Trecho para leitura –
= = = =
Nesse caso, porém, a disputa de terra envolve outra empresa de pecuária, que comprou o terreno onde viviam cerca de 70 famílias há dois anos. Desde então, em meio a denúncias de assédios e hostilidades, metade dos moradores deixou o local. Atualmente, são contadas 30 famílias, e 10 delas estão na justiça. Um morador, que pediu para não se identificar, disse que há dois meses drones começaram a aparecer nas proximidades, mas não exatamente nas áreas de lavouras dos posseiros. Ainda assim, os produtos químicos, empurrados pelos ventos, teriam afetado plantações de banana, macaxeira, abacaxi, feijão, entre outros.
— O veneno mata tudo, até as embaúbas (árvore de grande porte). Os drones passam a 200, 300 metros do nosso sítio, mas o vento traz para perto. Estamos com medo que aconteça igual em Jaqueira — disse o morador. — O certo era ter mais fiscalização. Boa parte do meu feijão morreu, isso nunca tinha acontecido antes. Sobrevivemos disso, somos famílias pobres.
Procurada, a Agropecuária Mata Sul disse que não poderia dar detalhes nas suas respostas por causa do inquérito policial que corre em sigilo. No entanto, admitiu que "contratou empresa especializada para a utilização do drone" para fins agrícolas e negou "disseminação de veneno", além de defender sua "grande preocupação ambiental". A Mata Sul disse que não é a responsável pela operação do drone e queixou ser "alvo de notícias sensacionalistas, desprovidas de qualquer prova e longe da verdade real, buscando unicamente denegrir sua reputação em detrimento de todo o desenvolvimento que promove na região, seu intenso trabalho social e ambiental sendo certo que a empresa se mantem inabalável na convicção de promover a geração de emprego e renda".
= = = =
Problemas a resolver –
1 > Diga se cada afirmação abaixo concorda com o trecho sobre a disputa de terra e os drones, respondendo sim ou não e citando literalmente as palavras do trecho que decidem: (a) A empresa de pecuária comprou um terreno onde viviam cerca de 70 famílias. (b) Segundo o morador, os drones passam exatamente sobre as lavouras dos posseiros. (c) A Agropecuária Mata Sul afirmou ser a responsável pela operação do drone.
2 > Continue o trecho sobre a disputa de terra e o uso de drones a partir do ponto em que ele termina.

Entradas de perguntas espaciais
= = = =
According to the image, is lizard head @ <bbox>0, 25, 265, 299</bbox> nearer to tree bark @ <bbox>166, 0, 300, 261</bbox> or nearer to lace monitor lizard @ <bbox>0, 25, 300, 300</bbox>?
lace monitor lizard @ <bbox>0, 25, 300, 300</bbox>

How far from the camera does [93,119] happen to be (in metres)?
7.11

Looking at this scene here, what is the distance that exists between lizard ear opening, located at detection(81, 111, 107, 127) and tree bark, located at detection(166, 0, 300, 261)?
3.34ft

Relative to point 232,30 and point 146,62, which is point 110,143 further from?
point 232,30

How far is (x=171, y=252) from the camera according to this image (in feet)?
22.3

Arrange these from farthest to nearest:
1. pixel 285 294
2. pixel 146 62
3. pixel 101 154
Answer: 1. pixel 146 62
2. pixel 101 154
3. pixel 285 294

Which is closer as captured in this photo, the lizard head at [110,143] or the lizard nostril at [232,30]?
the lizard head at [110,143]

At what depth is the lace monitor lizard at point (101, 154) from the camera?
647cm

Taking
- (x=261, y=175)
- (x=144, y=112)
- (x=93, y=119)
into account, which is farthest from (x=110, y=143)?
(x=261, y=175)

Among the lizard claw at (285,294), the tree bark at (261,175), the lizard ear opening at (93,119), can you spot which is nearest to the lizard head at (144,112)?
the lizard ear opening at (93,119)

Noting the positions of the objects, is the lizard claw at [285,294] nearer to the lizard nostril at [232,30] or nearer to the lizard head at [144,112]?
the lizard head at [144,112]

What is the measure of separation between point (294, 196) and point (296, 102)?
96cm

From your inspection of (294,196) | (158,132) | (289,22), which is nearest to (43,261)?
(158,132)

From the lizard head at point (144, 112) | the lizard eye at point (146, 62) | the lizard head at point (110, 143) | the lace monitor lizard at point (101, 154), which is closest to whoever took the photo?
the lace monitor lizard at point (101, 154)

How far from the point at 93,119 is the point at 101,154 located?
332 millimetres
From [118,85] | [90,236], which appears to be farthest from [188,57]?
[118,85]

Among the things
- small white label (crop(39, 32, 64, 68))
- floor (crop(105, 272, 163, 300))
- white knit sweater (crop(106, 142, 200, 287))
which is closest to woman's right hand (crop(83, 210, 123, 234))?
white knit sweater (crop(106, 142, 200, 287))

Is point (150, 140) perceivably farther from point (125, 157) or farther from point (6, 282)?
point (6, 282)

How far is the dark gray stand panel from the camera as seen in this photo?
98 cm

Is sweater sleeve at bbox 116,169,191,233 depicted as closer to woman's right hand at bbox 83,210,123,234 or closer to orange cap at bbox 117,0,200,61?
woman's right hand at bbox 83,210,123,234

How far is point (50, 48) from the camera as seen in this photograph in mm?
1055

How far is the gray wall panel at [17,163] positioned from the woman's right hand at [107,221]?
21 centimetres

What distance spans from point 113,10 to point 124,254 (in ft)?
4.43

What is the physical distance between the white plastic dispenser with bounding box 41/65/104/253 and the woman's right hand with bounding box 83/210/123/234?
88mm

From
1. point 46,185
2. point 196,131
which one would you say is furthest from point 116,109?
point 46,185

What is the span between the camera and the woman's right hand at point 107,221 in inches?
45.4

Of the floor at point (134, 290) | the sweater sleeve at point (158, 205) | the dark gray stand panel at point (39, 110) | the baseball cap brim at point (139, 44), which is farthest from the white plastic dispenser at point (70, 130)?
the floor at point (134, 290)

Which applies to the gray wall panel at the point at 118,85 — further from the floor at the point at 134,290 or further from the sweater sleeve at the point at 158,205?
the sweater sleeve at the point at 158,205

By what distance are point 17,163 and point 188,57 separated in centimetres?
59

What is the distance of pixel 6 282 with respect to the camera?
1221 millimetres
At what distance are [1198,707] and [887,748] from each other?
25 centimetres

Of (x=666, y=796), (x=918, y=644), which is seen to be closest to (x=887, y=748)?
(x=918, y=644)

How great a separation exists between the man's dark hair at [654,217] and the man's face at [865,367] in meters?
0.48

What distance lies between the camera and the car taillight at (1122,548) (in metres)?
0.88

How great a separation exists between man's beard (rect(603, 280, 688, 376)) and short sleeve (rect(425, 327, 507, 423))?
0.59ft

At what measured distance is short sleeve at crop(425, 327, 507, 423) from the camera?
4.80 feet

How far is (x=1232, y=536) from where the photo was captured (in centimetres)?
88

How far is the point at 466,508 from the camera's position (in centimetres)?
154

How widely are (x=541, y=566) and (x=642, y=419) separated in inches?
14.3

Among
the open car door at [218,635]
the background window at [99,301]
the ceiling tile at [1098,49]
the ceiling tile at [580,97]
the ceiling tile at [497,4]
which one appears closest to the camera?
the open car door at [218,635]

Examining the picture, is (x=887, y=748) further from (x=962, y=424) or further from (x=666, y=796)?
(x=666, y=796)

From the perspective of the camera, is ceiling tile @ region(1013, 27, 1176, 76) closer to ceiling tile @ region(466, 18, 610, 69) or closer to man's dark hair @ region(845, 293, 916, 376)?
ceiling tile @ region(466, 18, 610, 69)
= = = =
Respostas finais –
1 >
(a) Sim: "comprou o terreno onde viviam cerca de 70 famílias há dois anos".
(b) Não: "mas não exatamente nas áreas de lavouras dos posseiros".
(c) Não: "A Mata Sul disse que não é a responsável pela operação do drone".

2 >
Os conflitos na região vêm sendo acompanhados pelo estado. Por causa da situação, a secretaria de Justiça e Direitos Humanos de Pernambuco (SJDH) prometeu criar um "protocolo que viabilize o processo de coleta e análise das amostras da área (solo, água, lavouras)". A pasta informou que vem apurando as denúncias, através de seu Programa de Prevenção de Conflitos Agrários e Coletivos, e "realizando articulações com órgãos públicos cuja competência é voltada a ações de saúde do trabalhador, de recursos hídricos, fiscalização agropecuária e policiamento do meio ambiente, bem como, com representantes dos movimentos sociais."
Legislação foi alterada recentemente
A pulverização aérea de agrotóxicos é, há tempos, um tema polêmico no meio rural. Em 2008, uma norma do Ministério da Agricultura estabelecia uma necessidade de distância mínima de 500 metros, em relação a povoados, para que o uso de aeronaves fosse permitido no lançamento de pesticidas. Além disso, muitos estados têm legislação própria e alguns inclusive proíbem a pulverização aérea.
Entretanto, com o advento dos drones, as normas passaram a ser revistas. No ano passado, a portaria 291/2021, do Mapa, reduziu as distâncias mínimas para operações aplicadas por aeronaves remotamente tripuladas (os drones) para 20 metros de povoações, cidades, vilas e bairros. Nessa portaria, são dadas as obrigações para que um produtor use o drone: homologação da aeronave pelo Mapa e pela Anac, além de ter licenciamento ambiental prévio e relatórios mensais de operações.
Desde que a nova portaria foi publicada, foram registrados 72 operadores de drones no Sistema Integrado de Produtos e Estabelecimentos Agropecuários (SIPEAGRO), informou o Ministério da Agricultura, Pecuária e Abastecimento (Mapa), ao GLOBO. Já a ANAC informou um número de 500 drones "para fins agrícolas" registrados em seu sistema.
Professor de engenharia agrícola da Universidade Federal do Pará (UFPA), Ronilson Santos explica que os drones podem reduzir custos e perdas de colheitas nos campos, por proporcionar uma aplicação mais precisa de agrotóxicos. No entanto, apesar de destacar os benefícios, acredita que seria mais prudente a realização de mais testes antes de uma redução tão drástica nas regras de distanciamento.
— Acho que precisavam dar uma faixa de segurança maior. É preciso ter cautela, fazer ensaios, ver o que pode acarretar. Não sei qual foi o critério usado, mas precisava ser bem avaliado, para ver o que essa faixa de 20 metros vai proporcionar — disse Santos.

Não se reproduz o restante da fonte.